Long-Time Cooperative Observers Receive Thomas Jefferson Award, Visit Weather Office

It's been an active December for the "unsung heroes" of the National Weather Service. Volunteer cooperative observers use thermometers and rain gauges to report observations to the NWS every day, rain or shine, and often call to report significant weather during critical situations--and they do it all without pay. In December, the National Weather Service office in Huntsville honored two long-time observers. Then in late December, Huntsville staff members took time out to listen to some of the stories our observers have to tell.


On December 8, 2004 Mr. James McCravy was presented the Thomas Jefferson Award for 2004. The award was presented by WFO Huntsville Meteorologist-In-Charge (MIC) John Gordon.

Mr. McCravy has been a cooperative observer for 43 years. He began his career in Bessemer, Alabama and has been the cooperative observer in Hanceville, Alabama (Cullman County) since April 1, 1973.

 

Then, on December 9, 2004, Mr. William Crow was also presented the Thomas Jefferson Award for 2004. The award again was presented by WFO Huntsville MIC John Gordon.

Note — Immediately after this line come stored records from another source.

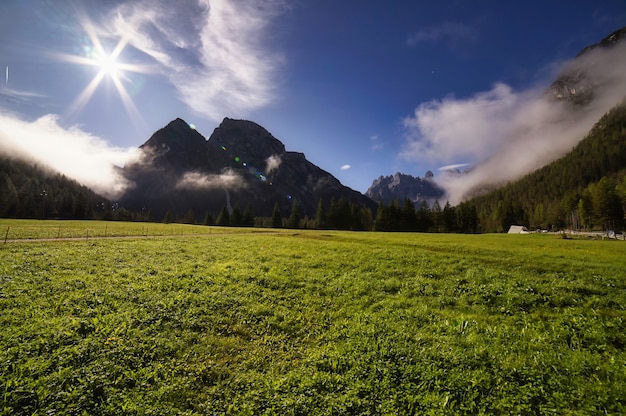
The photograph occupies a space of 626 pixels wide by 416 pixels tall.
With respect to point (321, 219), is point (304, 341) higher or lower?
lower

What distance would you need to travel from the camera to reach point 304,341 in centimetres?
1274

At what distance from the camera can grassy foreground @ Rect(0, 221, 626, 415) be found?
838 cm

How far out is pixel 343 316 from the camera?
50.6 feet

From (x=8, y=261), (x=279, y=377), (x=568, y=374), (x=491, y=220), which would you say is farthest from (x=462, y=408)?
(x=491, y=220)

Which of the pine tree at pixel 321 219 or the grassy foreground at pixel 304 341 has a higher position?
the pine tree at pixel 321 219

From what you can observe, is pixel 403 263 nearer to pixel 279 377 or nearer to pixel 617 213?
pixel 279 377

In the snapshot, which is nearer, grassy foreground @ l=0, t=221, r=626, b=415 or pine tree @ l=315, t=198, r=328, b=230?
grassy foreground @ l=0, t=221, r=626, b=415

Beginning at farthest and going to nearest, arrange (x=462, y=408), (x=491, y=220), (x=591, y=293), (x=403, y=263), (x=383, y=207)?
(x=491, y=220) < (x=383, y=207) < (x=403, y=263) < (x=591, y=293) < (x=462, y=408)

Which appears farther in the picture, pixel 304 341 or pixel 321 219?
pixel 321 219

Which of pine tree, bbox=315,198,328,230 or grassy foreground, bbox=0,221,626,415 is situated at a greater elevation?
pine tree, bbox=315,198,328,230

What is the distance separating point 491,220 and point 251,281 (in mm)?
186131

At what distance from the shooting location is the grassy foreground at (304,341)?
27.5ft

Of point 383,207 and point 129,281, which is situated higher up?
point 383,207

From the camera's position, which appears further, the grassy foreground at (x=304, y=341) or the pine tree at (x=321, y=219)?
the pine tree at (x=321, y=219)
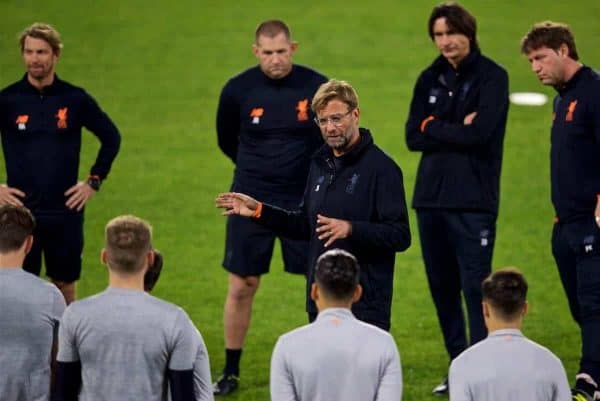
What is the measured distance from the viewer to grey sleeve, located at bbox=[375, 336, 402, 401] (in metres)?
5.84

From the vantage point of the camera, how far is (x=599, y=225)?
7.93 metres

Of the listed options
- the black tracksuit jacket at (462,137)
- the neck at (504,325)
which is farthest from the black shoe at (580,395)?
the neck at (504,325)

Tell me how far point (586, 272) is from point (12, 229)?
3375 mm

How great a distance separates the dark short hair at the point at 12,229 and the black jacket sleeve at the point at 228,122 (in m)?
3.20

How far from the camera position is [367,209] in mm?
7383

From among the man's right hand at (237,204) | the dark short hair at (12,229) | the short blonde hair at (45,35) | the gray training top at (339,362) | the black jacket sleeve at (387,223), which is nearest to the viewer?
the gray training top at (339,362)

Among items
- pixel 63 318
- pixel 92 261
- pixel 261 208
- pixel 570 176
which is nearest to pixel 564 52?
pixel 570 176

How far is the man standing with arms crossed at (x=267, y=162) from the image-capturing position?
9.37 meters

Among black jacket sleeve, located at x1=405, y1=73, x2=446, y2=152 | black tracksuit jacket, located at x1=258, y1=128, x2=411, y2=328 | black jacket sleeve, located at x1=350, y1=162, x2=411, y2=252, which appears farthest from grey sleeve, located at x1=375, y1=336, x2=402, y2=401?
black jacket sleeve, located at x1=405, y1=73, x2=446, y2=152

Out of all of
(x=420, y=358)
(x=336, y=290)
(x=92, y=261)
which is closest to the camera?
(x=336, y=290)

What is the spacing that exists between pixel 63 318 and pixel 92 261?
22.4 ft

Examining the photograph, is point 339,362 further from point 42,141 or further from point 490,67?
point 42,141

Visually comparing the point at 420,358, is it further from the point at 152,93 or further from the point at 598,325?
the point at 152,93

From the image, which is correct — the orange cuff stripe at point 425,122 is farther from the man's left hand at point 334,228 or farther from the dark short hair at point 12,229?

Mr. Crow has been a cooperative observer for 42 years at Valley Head, Alabama (DeKalb County). Mr. Crow continues the tradition of critical daily weather reports from the oldest coop site in the WFO Huntsville area of responsibility. The Valley Head coop site was established June 1, 1885.

 

Finally, on December 30, MIC John Gordon (second from left), Cooperative Program Manager Lary Burgett (far right), and student intern Holly Allen (not pictured), met with Mr. McCravy (far left) and Mr. John Kelly, who won the Jefferson Award in December 2003. Mr. McCravy and Mr. Kelly toured our office and sat down to relate their weather experiences to us. They explained how they each became COOP observers and the changes in weather equipment they have used over the past 45 years. They gave detailed accounts of tornado sightings, fog events, ice and snow storms, heat waves and droughts, and even tropical systems that have affected the Tennessee Valley. It was a pleasure to meet with two of the people that have efficiently helped contribute to our local weather records.